Could 3D printing plastic enter a “zero-waste” era? ZJU’s recyclable resin published in

From custom medical devices to aerospace components, 3D printing has revolutionized manufacturing with its ability to produce intricate, tailored designs rapidly. Yet as the technology becomes increasingly mainstream, a major challenge looms: waste. Like conventional plastics, discarded 3D-printed materials are piling up, with limited options for recycling.

Now, a team from Zhejiang University has worked out a solution. Led by Professor XIE Tao and Professor ZHENG Ning from the College of Chemical and Biological Engineering, the team has developed a novel thermally reversible photo-click reaction that enables infinitely recyclable 3D printing resin without sacrificing performance. Their findings, published in Science on April 11, could mark a major step toward a truly circular economy in additive manufacturing. The study’s first author is PhD student YANG Bo, with XIE Tao and ZHENG Ning as corresponding co-authors.  

Unlike traditional subtractive manufacturing, which cuts away excess material, photocurable 3D printing builds objects layer by layer using liquid resin and light, akin to assembling Lego bricks. However, despite decades of progress, the field still faces limitations such as slow production speeds, limited material strength, and high resin costs, which hinder broader industrial applications.

XIE Tao’s team has long been tackling these challenges. Last year, they unveiled a super-stretchable 3D printing material in Nature, capable of elongating over nine times its original length. Now, they’re taking sustainability a step further.

“If we could infinitely recycle 3D printing materials,” XIE Tao explains, “we’d cut down on both costs and waste—a win-win for both industry and the environment.”

The dissociative thiol-aldehyde photochemistry

The team’s breakthrough came unexpectedly. During an experiment, YANG Bo added a thiol reagent and the results defied expectations. “The reaction behaved the opposite of what we predicted,” YANG Bo recalls. Upon deeper investigation, the team realized they’d stumbled upon a light-triggered click reaction between thiols and aldehydes, a typical chemical reaction that generally required heating.

“This was the first time anyone showed that this reaction could occur rapidly under light,” says ZHENG Ning. That serendipitous finding opened the door to a new class of recyclable, high-performance 3D printing resins.

Typical 3D photoprinting relies on photopolymerization of (meth-)acrylate monomers and cross-linkers, which produce carbon-carbon bonds that are practically impossible to break down for recycling. XIE Tao’s team took a different approach. Their system forms dithioacetal bonds — molecular “clips” that link polymer building blocks under light but unclip with gentle heating, reverting the material back to its original components.

“It’s like disassembling Legos,” XIE Tao says. “The printed object can be recovered at the molecular level and reprinted again and again.”

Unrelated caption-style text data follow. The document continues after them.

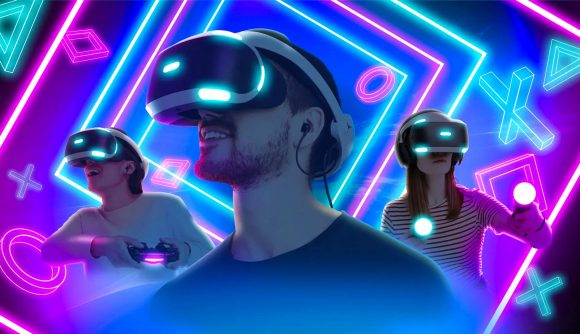 Three people wear PSVR headsets and smile in wonder in front of a neon background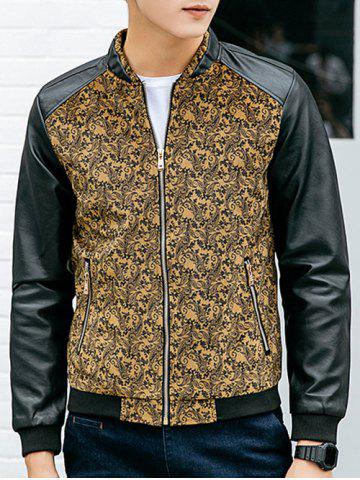 Latest Paisley Print Zippered PU Leather Insert Jacket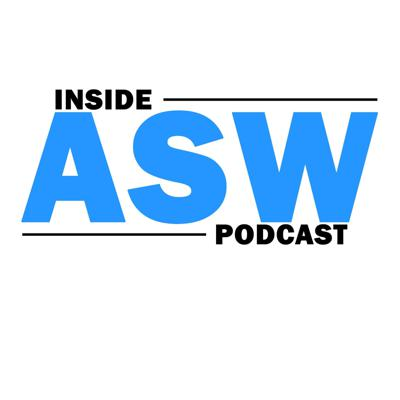 Inside ASW Podcast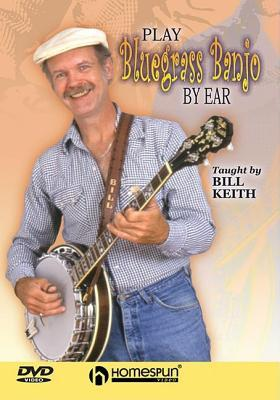 play-bluegrass-banjo-by-ear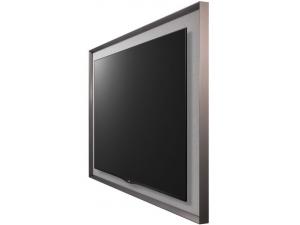Gallery OLED LG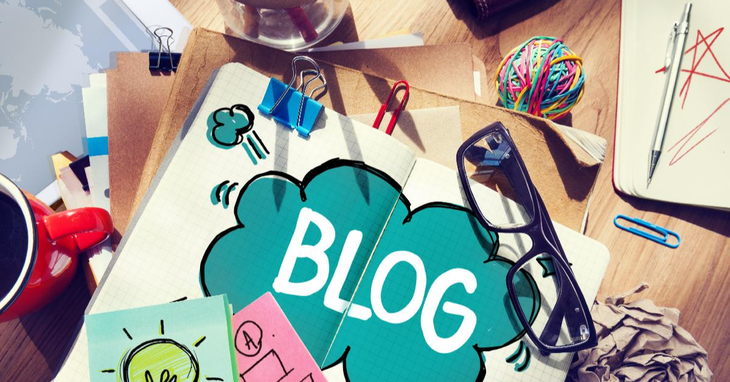 5 Things You Must Know Before Starting a Blog in 2020
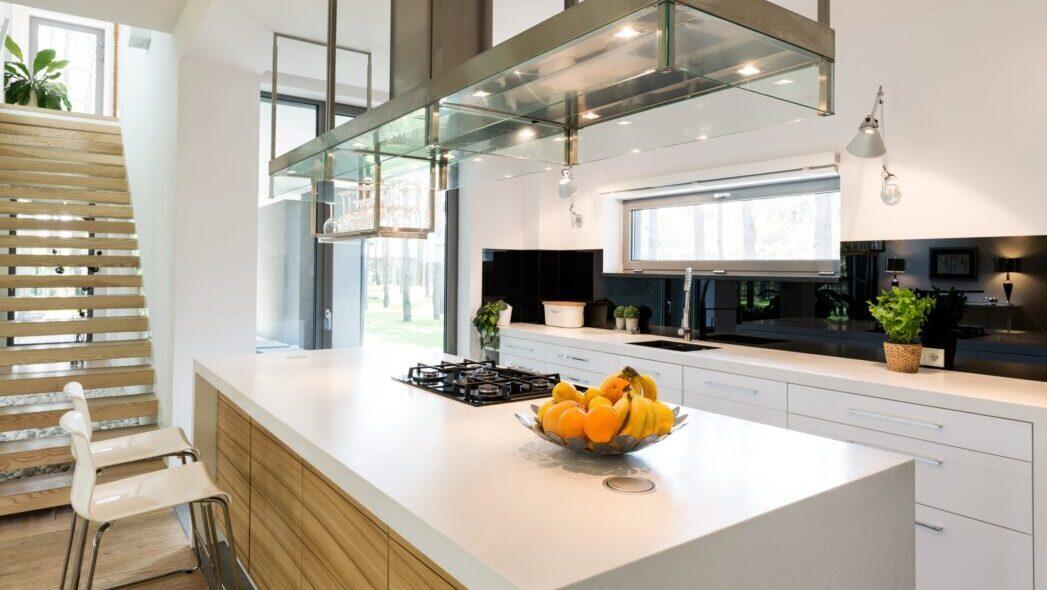 キッチンはレイアウトで変わる!使いやすいポイントや注意点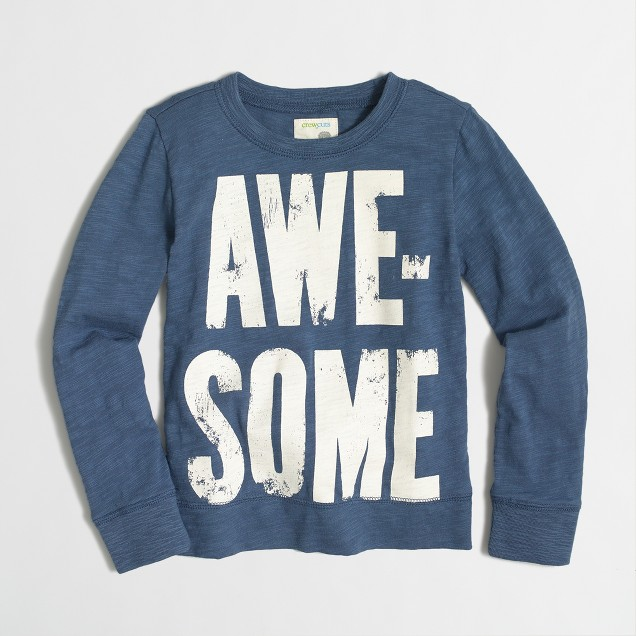 Boys' awesome lightweight crewneck sweatshirt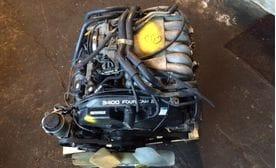 Контрактный двигатель Toyota 4Runner II 3.4 i  5VZ-FE 185 л.с.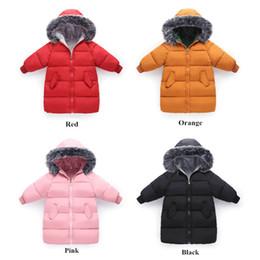 Parkas For Winter Australia - good quality Winter Jacket for Girls Coat Cotton Down Baby Kids Zipper Faux Fur Hooded Warm Parkas Windbreak Kids Outerwear
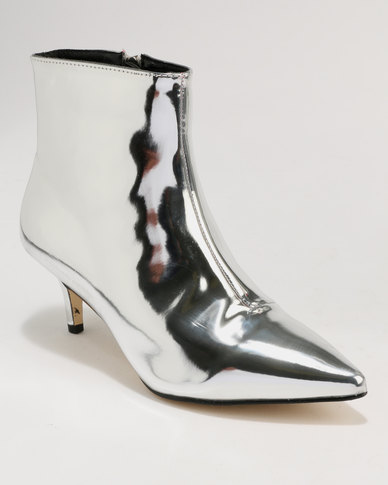 Footwork Footwork Whish Kitten Heel Ankle Boot Silver free shipping browse outlet cheap online rsht4f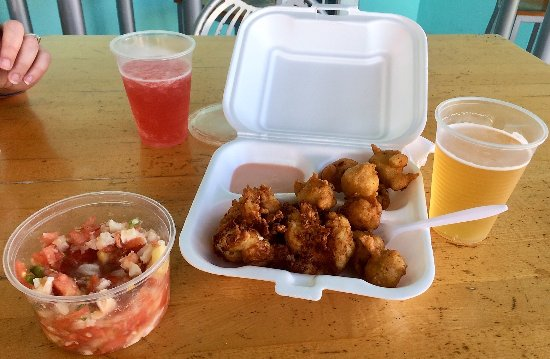 Daddy Brown's Conch Stand: Lobster, fritters, conch salad radler, beer!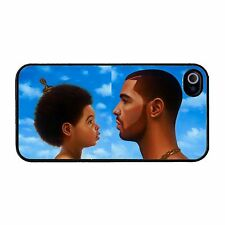Drake Nothing Was The Same Album Art iPod Touch / iPhone 4/4s/5/6 Case Cover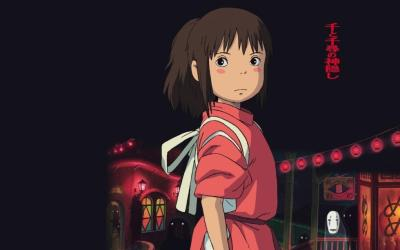 Past Event: SPIRITED AWAY (PG) Fri 14 SEPT, 2018 Gonville Hotel Cambridge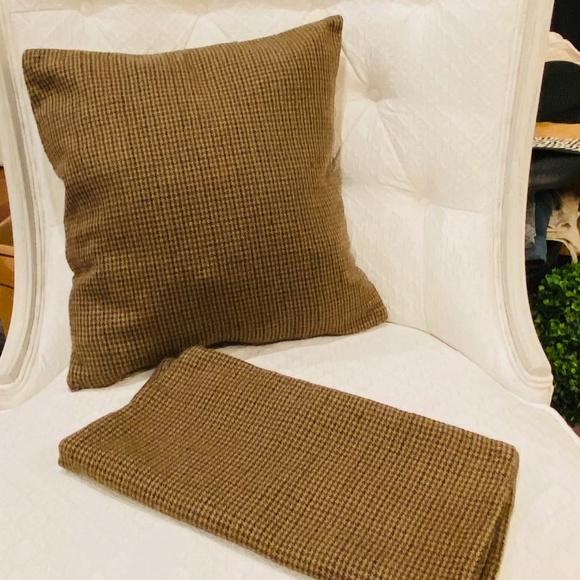 Vintage Tweed Houndstooth Accent Pillow Set *710*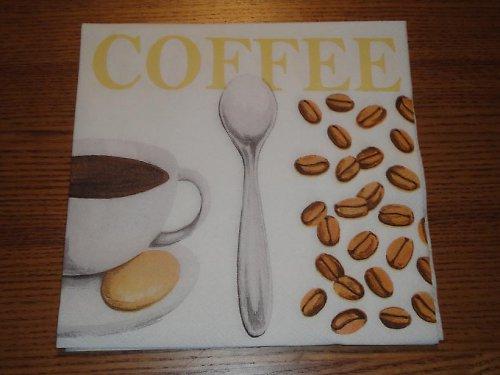 Ubrousek na decoupage - lžička s kávou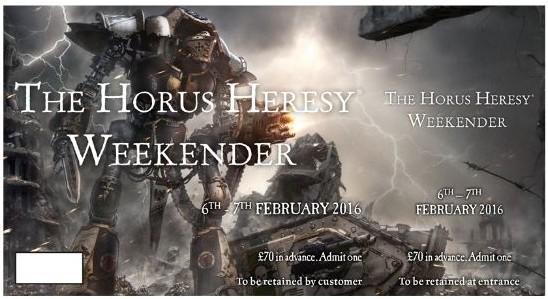 horus heresy weekender 2016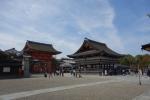 八坂神社・本殿14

Modular polymer network design

Crucially, this modular design allows tuning the polymer backbone without compromising recyclability. By fine-tuning molecular structures, they created elastomers, crystalline polymers, and rigid plastics, all from the same base chemistry. Potential applications range from lost foam casting (e.g., for metal engine parts) to orthodontic aligners.

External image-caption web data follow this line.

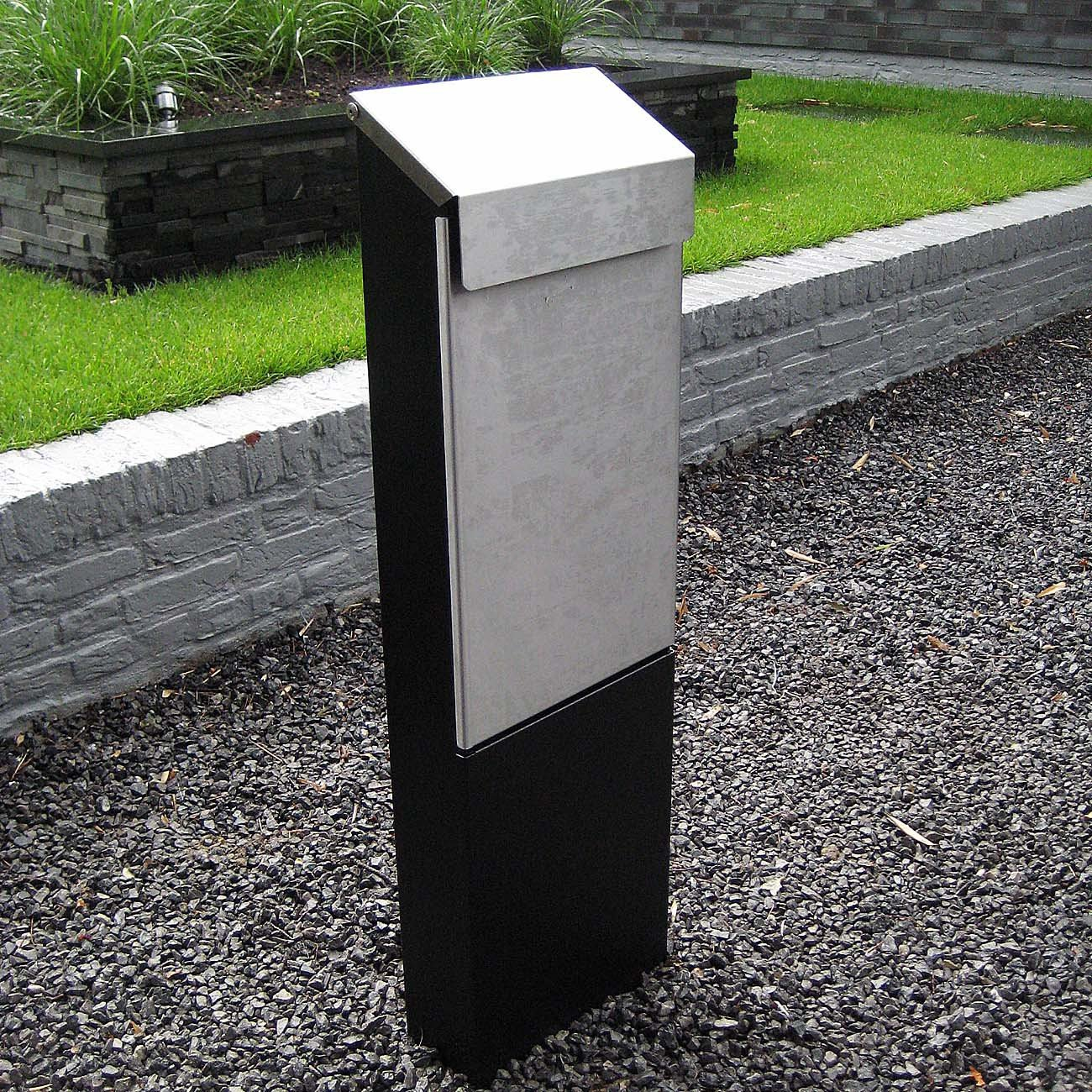 Briefkasten Stand bobi standbriefkasten aus edelstahl korpus und ständer
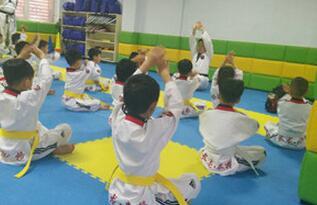 跆拳道暑假培训班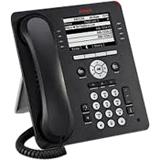 AVAYA 700500205 9408 Digital Deskphone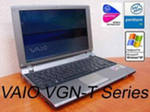 Notebook, Laptop SONY VGN-T170P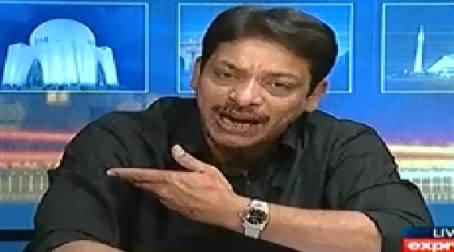 Baat Se Baat (Faisal Raza Abidi Exclusive Interview) – 29th April 2014
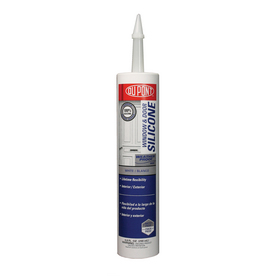 DuPont 9.8 oz White Silicone Window and Door Caulk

Professor XIE Tao (middle) and his team

“Our research has successfully overcome the longstanding trade-off between mechanical performance and closed-loop recyclability in photocurable 3D printing materials at the molecular level,” said XIE Tao. “By establishing a light-responsive dynamic dithioacetal chemistry system, we offer a novel molecular design strategy, providing meaningful insights for advancing sustainable manufacturing technologies.”